Si jamais... Elle ne m'a fait sortir de prison que pour ce tour. Elle veut que je le fasse, que je risque ma vie comme elle s'en inquiétait à l'époque, pour servir ses intérêts. Que j'y survive ou non lui importe guère, du moment qu'elle obtient sa diversion. Comme il peut être pénible de tant aimer une femme qui ne me rendra jamais ni amour ni considération... J'arrive enfin au sommet de l'escalier improvisé, au-dessus du lustre, à une vingtaine de mètres du sol. Ce n'est pas le moment de faiblir ! Les états d'âme n'ont pas leur place dans un moment comme celui-là. Rebrousser chemin n'est pas envisageable. Le magicien a fait son numéro. Le spectacle ne s'achèvera qu'après sa sortie de scène. Je déglutis lentement. Un petit rire cynique se coince au fond de ma gorge. Je me demande un instant si ça en vaut la peine, si elle en vaut la peine.
— Très chères mesdames et très chers messieurs, j'espère que vous avez apprécié ma prestation.
Je me demande si je ne me suis pas surestimé, à croire que je pourrais refaire aussi aisément un tour que je n'ai pas pratiqué depuis trois ans.
— Et si je peux vous donner un dernier conseil, vérifiez bien l'intérieur de votre chapeau avant de le poser sur votre tête. On ne sait jamais ce qui peut s'y cacher.
La plaisanterie ne fait plus rire personne. Ils sont tous en apnée mais aucun d'eux n'osera m'arrêter. J'inspire moi-même une dernière fois. Je prends appui sur la pointe de mes pieds, ferme les yeux, et je plonge. Des hurlements retentissent. L'air fouette mes oreilles. Je sens mon corps basculer, je tends mes jambes, rentre la tête, et prépare la réception dos, à l'aveugle.
Juste avant l'impact, je me demande si les fractures osseuses sont douloureuses.

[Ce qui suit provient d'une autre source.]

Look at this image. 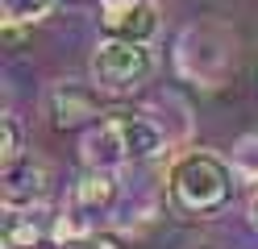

Mon corps claque sur le sol et disparait, comme si j'avais été englouti. L'onde de choc projette la rosace l'air. Les cartes explosent en un millier de lucioles luminescentes qui virevoltent avec panique dans la pièce. La salle se pare d'un rideau de lumière mouvante, d'une beauté incomparable. Pendant un moment, personne ne dit rien. Puis un timide applaudissement rompt le silence, puis un autre, puis des dizaines d'autres, et rapidement, l'explosion visuelle est saluée par l'explosion acoustique des cris d'excitation.